Compito 1:
Ripeti parola per parola la parte del brano di testo che si apre con le parole contenenti "Il tramonto anticipato" e si chiude con "e pienamente operativa.".

═════ Brano di testo

Emmanuel Macron, il primo a finire in crisi

Il primo a cedere è stato Emmanuel Macron che, con lo scioglimento dell’Assemblea legislativa all’indomani delle elezioni europee che hanno visto l’affermazione di Marine Le Pen, ha dato il via a una serie di eventi che hanno fatto piombare la Francia in una instabilità ancora irrisolta e la sua popolarità in un baratro di cui si stenta a vedere il fondo: un sondaggio pubblicato da Le Figaro un paio di giorni fa ha rivelato che il il 71% dei francesi considera «preoccupante» il presidente e che il 68% ritiene che l’unico modo per il Paese di uscire dalla crisi siano le sue dimissioni.

 I guai politici nel Regno Unito, da Rishi Sunak a Keir Starmer

Sono arrivate a inizio luglio, poi, le dimissioni di Rishi Sunak. Il premier britannico, a differenza del presidente francese, ha preso atto della crisi di consenso del suo partito e delle difficoltà del governo nel gestire la crescente pressione legata alla crisi finanziaria e ad alcuni scandali che hanno coinvolto membri del governo. E ha fatto un passo indietro, consentendo per lo meno al Regno Unito di provare ad andare avanti. Il suo successore, il laburista Keir Starmer, ce la sta mettendo tutta per non dover arrivare alle stesse conclusioni, ma politica di bilancio, dossier immigrazione e qualche scandalo che non ha risparmiato anche la sua squadra gli stanno dando non pochi grattacapi.

Il tramonto anticipato di Joe Biden

Procedendo ancora in ordine cronologico, si arriva a Joe Biden: era il 21 luglio quando il presidente in carica e ricandidato, sulla scorta di un pressing prima di tutto interno al suo partito, ha annunciato il suo passo indietro dalle presidenziali. Il resto è storia e, se non altro, tra un paio di settimane gli Usa avranno di nuovo una presidenza stabile e pienamente operativa.

══════════

Compito 2:
Formatta come elenco JSON di stringhe, una per riga e omettendo le righe vuote, soltanto la parte dei record che si apre con la riga contenente "At what camera" e prosegue fino alla fine dei record, estremi compresi. Lascia fuori le immagini.

═════ Record di origine

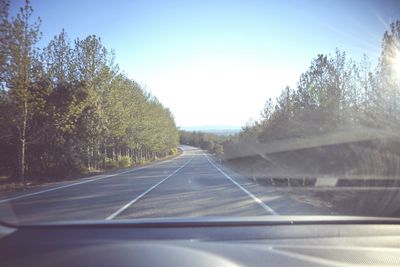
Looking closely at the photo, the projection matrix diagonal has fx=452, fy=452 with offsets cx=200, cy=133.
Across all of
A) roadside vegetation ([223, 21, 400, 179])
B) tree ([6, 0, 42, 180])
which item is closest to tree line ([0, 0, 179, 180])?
tree ([6, 0, 42, 180])

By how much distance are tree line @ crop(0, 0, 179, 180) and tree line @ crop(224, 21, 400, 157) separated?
1378 cm

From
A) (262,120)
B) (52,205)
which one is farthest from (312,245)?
(262,120)

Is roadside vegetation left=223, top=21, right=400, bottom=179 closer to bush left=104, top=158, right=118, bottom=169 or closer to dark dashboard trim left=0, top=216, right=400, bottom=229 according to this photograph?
dark dashboard trim left=0, top=216, right=400, bottom=229

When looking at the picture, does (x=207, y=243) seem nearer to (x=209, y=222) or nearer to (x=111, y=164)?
(x=209, y=222)

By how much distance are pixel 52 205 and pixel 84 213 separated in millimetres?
2376

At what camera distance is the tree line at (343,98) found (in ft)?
57.6

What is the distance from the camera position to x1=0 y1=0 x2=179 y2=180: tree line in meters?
22.4

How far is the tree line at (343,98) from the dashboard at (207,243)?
1314cm

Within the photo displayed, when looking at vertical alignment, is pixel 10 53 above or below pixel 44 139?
above

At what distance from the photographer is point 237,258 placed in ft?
12.5

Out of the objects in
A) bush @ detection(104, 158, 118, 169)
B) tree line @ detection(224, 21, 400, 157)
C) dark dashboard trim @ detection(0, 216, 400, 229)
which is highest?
tree line @ detection(224, 21, 400, 157)

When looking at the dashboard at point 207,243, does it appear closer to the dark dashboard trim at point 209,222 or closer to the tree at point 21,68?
the dark dashboard trim at point 209,222

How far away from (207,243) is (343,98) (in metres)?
19.8

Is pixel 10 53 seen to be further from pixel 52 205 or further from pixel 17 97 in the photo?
pixel 52 205
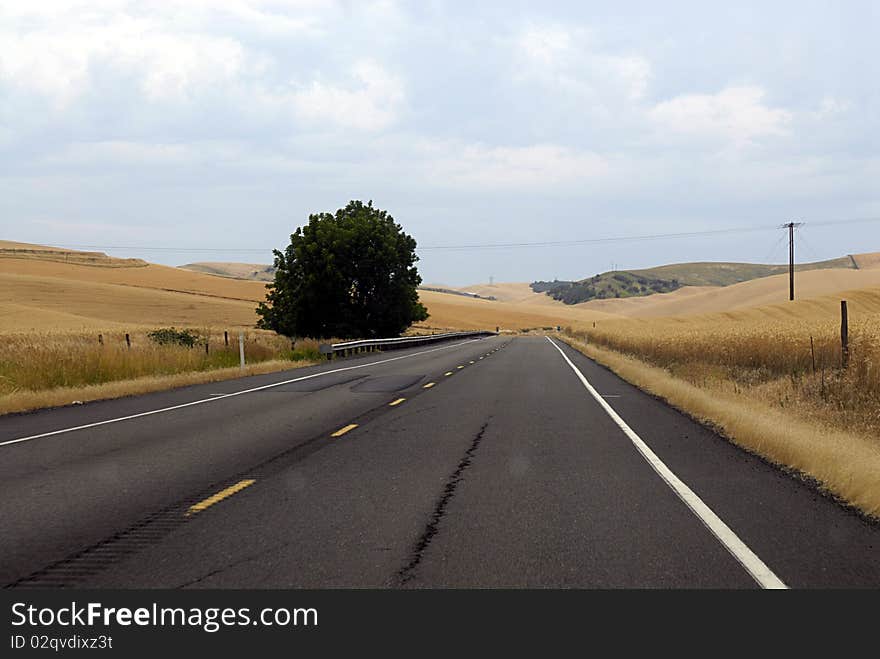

══════════

Risposta completa 1:
Il tramonto anticipato di Joe Biden

Procedendo ancora in ordine cronologico, si arriva a Joe Biden: era il 21 luglio quando il presidente in carica e ricandidato, sulla scorta di un pressing prima di tutto interno al suo partito, ha annunciato il suo passo indietro dalle presidenziali. Il resto è storia e, se non altro, tra un paio di settimane gli Usa avranno di nuovo una presidenza stabile e pienamente operativa.

Risposta completa 2:
[
  "At what camera distance is the tree line at (343,98) found (in ft)?",
  "57.6",
  "What is the distance from the camera position to x1=0 y1=0 x2=179 y2=180: tree line in meters?",
  "22.4",
  "How far is the tree line at (343,98) from the dashboard at (207,243)?",
  "1314cm",
  "Within the photo displayed, when looking at vertical alignment, is pixel 10 53 above or below pixel 44 139?",
  "above",
  "At what distance from the photographer is point 237,258 placed in ft?",
  "12.5",
  "Out of the objects in",
  "A) bush @ detection(104, 158, 118, 169)",
  "B) tree line @ detection(224, 21, 400, 157)",
  "C) dark dashboard trim @ detection(0, 216, 400, 229)",
  "which is highest?",
  "tree line @ detection(224, 21, 400, 157)",
  "When looking at the dashboard at point 207,243, does it appear closer to the dark dashboard trim at point 209,222 or closer to the tree at point 21,68?",
  "the dark dashboard trim at point 209,222",
  "How far away from (207,243) is (343,98) (in metres)?",
  "19.8",
  "Is pixel 10 53 seen to be further from pixel 52 205 or further from pixel 17 97 in the photo?",
  "pixel 52 205"
]